» **PAGE EXCERPT**
►

Every year in the month of May, Europe’s largest, most significant cultural event—the Venice Biennale (La Biennale di Venezia)—opens to the public in Italy, with each year alternating between art and architecture. The city transforms, rents skyrocket and Venice teems with thousands of visitors from across the world. As preparations for the 2025 architecture biennale—the 19th International Architecture Exhibition titled ‘Intelligens. Natural. Artificial. Collective.’— neared completion, a dizzying array of installations appeared across the city’s galleries, gardens and streets. Amongst contributions by over 750 participants were architectural propositions that played with lava and mycelium, seagrass and elephant dung, banana fibre and bamboo, along with AI, machines and robots. Not far from the Arsenale and Giardini on the evening of May 6, a team of Pakistani architects and researchers were diligently setting up the Pakistan Pavilion inside Spazio 996/A, a small shop-turned-gallery space. This year’s national participation—the third from Pakistan—was by an eight-member team spread across Lahore, Karachi and the U.S.: Arsalan Rafique, Ayesha Sarfraz, Sami Chohan and Madeeha Merchant, and architecture studios MAS/Architects (represented by Anique Azhar) and Coalesce Design Studio (represented by Salman Jawed, Mustafa Mehdi and Bilal Kapadia).

◄

» **SUPPLIED MATERIAL**
►

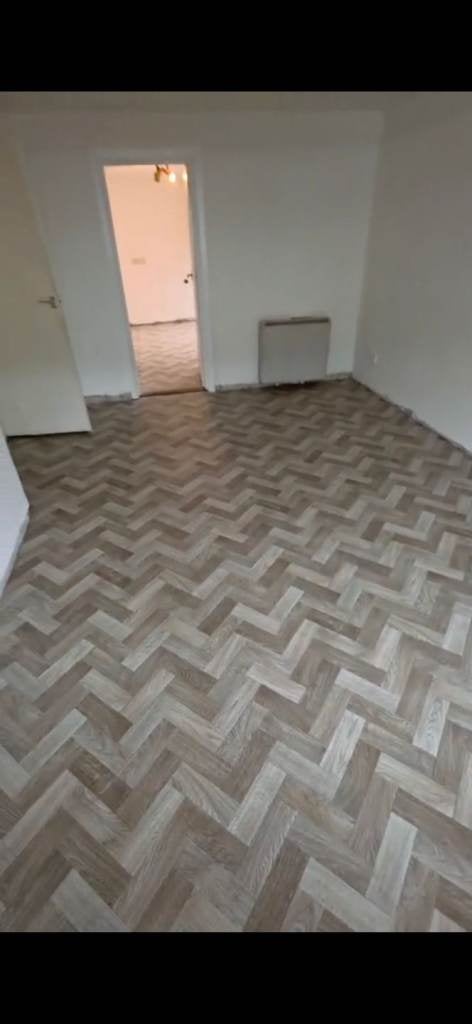 Flat Sandy Grove in Magherafelt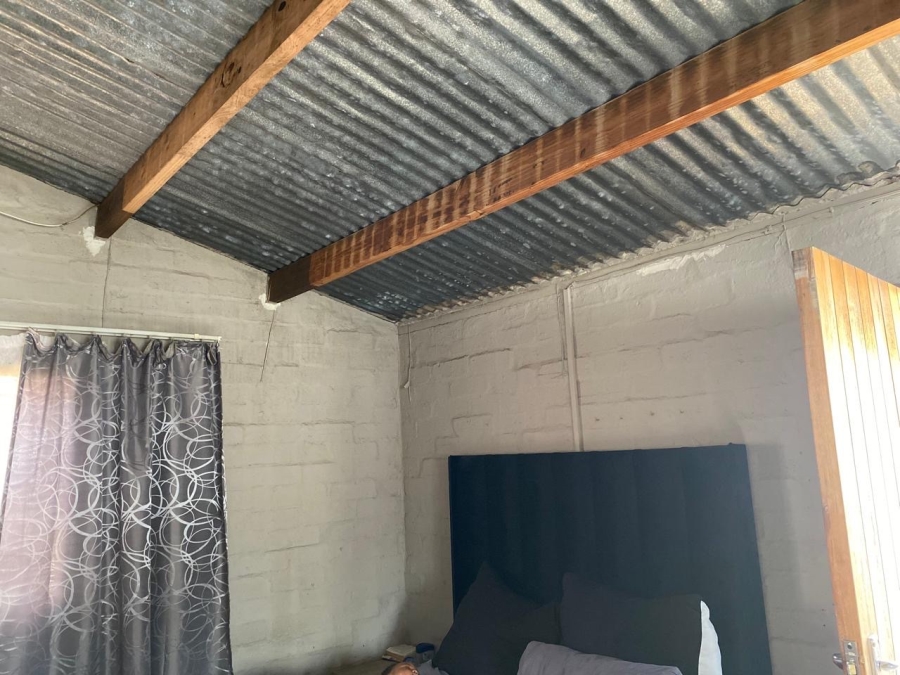 4 Bedroom Property for Sale in Nellmapius Gauteng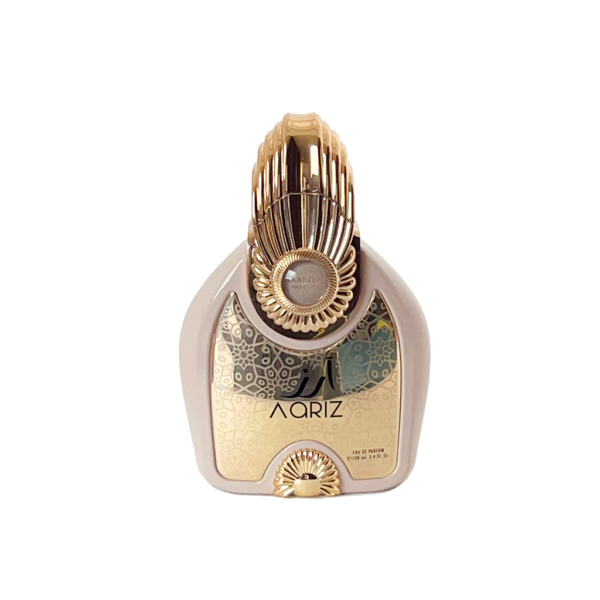 Arabiayt-Prestige-Aariz-bottle Arabiyat Prestige Aariz мъжки парфюм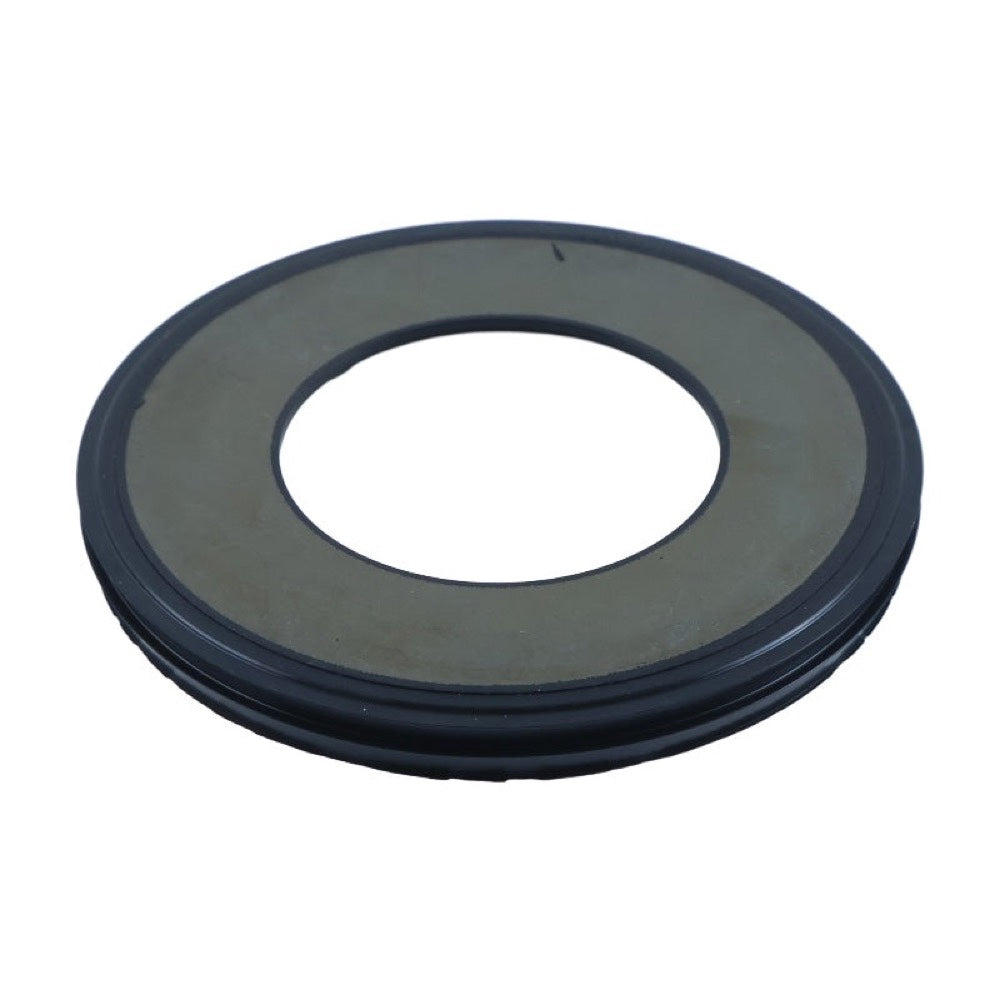 King Pin Oil Seal 904/06700 compatible with JCB Tractor 1135 125-65 KPH 4220 Loader 2CX 3CX 3DS-4WD 4C Telehandler 525-67 526S 530 530-70I 540-170 Forklift 950-4WD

◄

» **TASK GOAL**
Please repeat the article on the Venice Biennale in full, word for word. The listing is separate material and has nothing to do with the article on the Venice Biennale.

» **WRITTEN ANSWER**
Every year in the month of May, Europe’s largest, most significant cultural event—the Venice Biennale (La Biennale di Venezia)—opens to the public in Italy, with each year alternating between art and architecture. The city transforms, rents skyrocket and Venice teems with thousands of visitors from across the world. As preparations for the 2025 architecture biennale—the 19th International Architecture Exhibition titled ‘Intelligens. Natural. Artificial. Collective.’— neared completion, a dizzying array of installations appeared across the city’s galleries, gardens and streets. Amongst contributions by over 750 participants were architectural propositions that played with lava and mycelium, seagrass and elephant dung, banana fibre and bamboo, along with AI, machines and robots. Not far from the Arsenale and Giardini on the evening of May 6, a team of Pakistani architects and researchers were diligently setting up the Pakistan Pavilion inside Spazio 996/A, a small shop-turned-gallery space. This year’s national participation—the third from Pakistan—was by an eight-member team spread across Lahore, Karachi and the U.S.: Arsalan Rafique, Ayesha Sarfraz, Sami Chohan and Madeeha Merchant, and architecture studios MAS/Architects (represented by Anique Azhar) and Coalesce Design Studio (represented by Salman Jawed, Mustafa Mehdi and Bilal Kapadia).